Configuration bundles	Externalizes prompts and tool descriptions out of source code and version-manages them on the AgentCore side. You can change agent behavior just by swapping the bundled values — no code change, no redeploy. Also used to run two settings side by side in the A/B test described below.
A/B testing	Routes real traffic via AgentCore Gateway between two variants (control / treatment), scoring each side with an Evaluator. You can compare which prompt actually performs better in production, with statistical backing.

The official docs describe these three as a "continuous improvement loop": Recommendations generates an improved version → Configuration bundles version-controls it → A/B testing validates the effect under real traffic. The three capabilities are designed to cycle.

Prerequisites

Following the official docs, the setup requires:

An agent built with Strands Agents
Deployed to AgentCore Runtime with Observability enabled
CloudWatch Transaction Search enabled

Building the test setup

For the experiment I built a multi-agent setup with Strands Agents — a main agent that delegates to specialized sub-agents for weather and news, wired together with the Agents-as-Tools pattern.

The repo:
https://github.com/n-yokomachi/agentcore-optimization-lab

Configuration bundle structure

To make a setup A/B-testable, prompts and tool descriptions need to be externalized in configBundles inside agentcore.json. The bundle structure I ended up with:

{
  "components": {
    "{{runtime:agentsAsToolsLab}}": {
      "configuration": {
        "systemPrompt": "You are an assistant that answers questions about weather and news.",
        "weather_agent": "Get weather",
        "news_agent": "Get news"
      }
    }
  }
}

A note on the prompts: I deliberately wrote them quite carelessly so the impact of Recommendations would be easy to see.

{{runtime:agentsAsToolsLab}} is an agentcore CLI placeholder; it gets resolved to the actual Runtime ARN at deploy time.
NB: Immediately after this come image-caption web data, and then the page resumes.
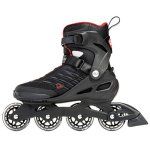 Rollerblade-Zetrablade-Mens-Adult-Fitness-Inline-Skate-Black-and-Red-Performance-Inline-Skates-0-2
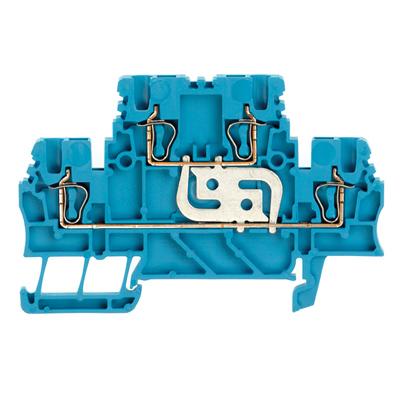 ZDK 1.5V BL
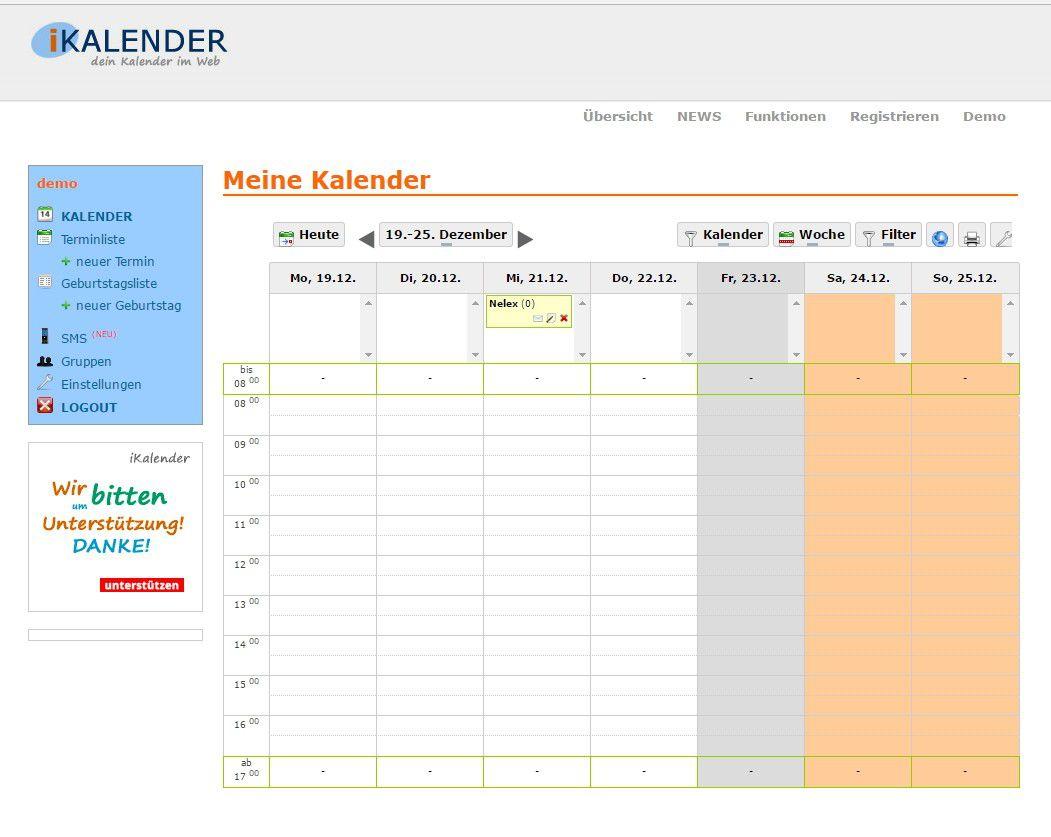 bester online kalender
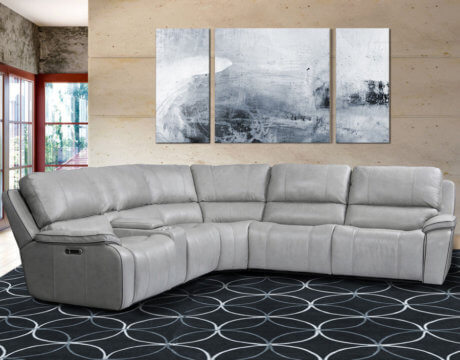 furniture-live-sectionals-Motion (leather)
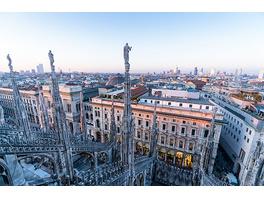 Romantischer Städtetrip in Mailand für 2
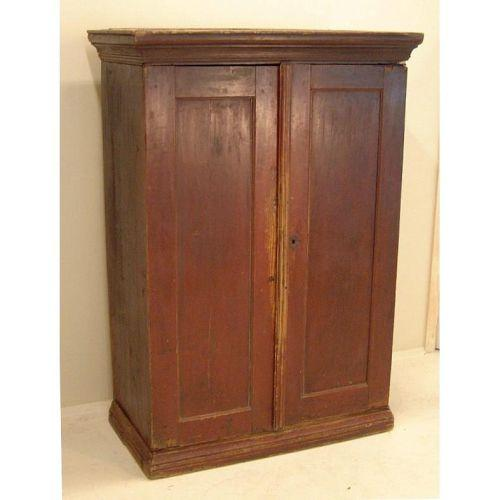 - 18thc Antique Red Pine Jelly Cupboard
One quirk: the tool descriptions (weather_agent / news_agent) sit directly under configuration as flat siblings. This shape matches how the Recommendations API resolves the tool description path. The default structure that the AgentCore CLI generates with --with-config-bundle (which nests them under toolDescriptions) didn't resolve correctly for tool description Recommendations, so I flattened it and that worked.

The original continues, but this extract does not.